***** Data for analysis *****
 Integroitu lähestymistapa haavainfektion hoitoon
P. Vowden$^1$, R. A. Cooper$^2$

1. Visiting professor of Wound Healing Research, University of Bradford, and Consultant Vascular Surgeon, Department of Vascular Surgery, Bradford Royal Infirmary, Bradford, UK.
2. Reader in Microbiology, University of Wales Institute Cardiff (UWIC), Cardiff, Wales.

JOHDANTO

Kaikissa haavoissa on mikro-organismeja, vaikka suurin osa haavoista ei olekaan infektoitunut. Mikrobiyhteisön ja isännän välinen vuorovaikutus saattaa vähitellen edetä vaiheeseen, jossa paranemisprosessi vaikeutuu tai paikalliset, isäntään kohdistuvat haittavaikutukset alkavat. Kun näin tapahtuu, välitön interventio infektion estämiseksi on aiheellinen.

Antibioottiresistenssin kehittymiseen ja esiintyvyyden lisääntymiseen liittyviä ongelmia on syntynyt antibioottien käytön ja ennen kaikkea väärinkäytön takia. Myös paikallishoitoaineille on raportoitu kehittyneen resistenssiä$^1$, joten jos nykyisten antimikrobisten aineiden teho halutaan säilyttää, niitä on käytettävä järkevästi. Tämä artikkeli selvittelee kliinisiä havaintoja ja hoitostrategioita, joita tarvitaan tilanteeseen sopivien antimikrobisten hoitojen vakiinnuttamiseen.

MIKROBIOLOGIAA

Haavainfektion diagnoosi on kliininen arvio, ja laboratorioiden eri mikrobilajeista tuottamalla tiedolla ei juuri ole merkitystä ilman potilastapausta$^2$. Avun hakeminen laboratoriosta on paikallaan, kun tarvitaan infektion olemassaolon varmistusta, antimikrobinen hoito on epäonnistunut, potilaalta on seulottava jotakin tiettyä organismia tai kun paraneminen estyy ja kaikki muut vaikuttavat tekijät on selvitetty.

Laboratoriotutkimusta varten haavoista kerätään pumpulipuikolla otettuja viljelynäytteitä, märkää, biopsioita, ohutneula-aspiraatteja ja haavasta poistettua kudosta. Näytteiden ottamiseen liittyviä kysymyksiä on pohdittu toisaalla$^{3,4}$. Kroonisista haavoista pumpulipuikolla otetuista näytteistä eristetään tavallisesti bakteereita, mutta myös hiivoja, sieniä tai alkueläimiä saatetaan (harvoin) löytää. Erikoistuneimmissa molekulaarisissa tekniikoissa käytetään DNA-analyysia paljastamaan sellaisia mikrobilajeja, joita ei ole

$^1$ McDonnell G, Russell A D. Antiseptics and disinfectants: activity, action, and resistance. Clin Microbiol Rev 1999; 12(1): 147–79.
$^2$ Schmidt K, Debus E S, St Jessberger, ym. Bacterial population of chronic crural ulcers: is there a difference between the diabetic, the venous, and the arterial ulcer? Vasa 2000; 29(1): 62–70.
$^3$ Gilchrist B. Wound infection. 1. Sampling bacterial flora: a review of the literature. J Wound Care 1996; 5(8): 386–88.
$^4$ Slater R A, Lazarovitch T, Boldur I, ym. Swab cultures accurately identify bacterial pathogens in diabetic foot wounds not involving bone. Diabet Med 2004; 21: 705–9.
*****
Would you retype exactly the lines above, from the line with "P. Vowden$^1$, R. A. Cooper$^2$" to the line with "Kaikissa haavoissa on", with both end lines kept and nothing more?

Exercise answer:
P. Vowden$^1$, R. A. Cooper$^2$

1. Visiting professor of Wound Healing Research, University of Bradford, and Consultant Vascular Surgeon, Department of Vascular Surgery, Bradford Royal Infirmary, Bradford, UK.
2. Reader in Microbiology, University of Wales Institute Cardiff (UWIC), Cardiff, Wales.

JOHDANTO

Kaikissa haavoissa on mikro-organismeja, vaikka suurin osa haavoista ei olekaan infektoitunut. Mikrobiyhteisön ja isännän välinen vuorovaikutus saattaa vähitellen edetä vaiheeseen, jossa paranemisprosessi vaikeutuu tai paikalliset, isäntään kohdistuvat haittavaikutukset alkavat. Kun näin tapahtuu, välitön interventio infektion estämiseksi on aiheellinen.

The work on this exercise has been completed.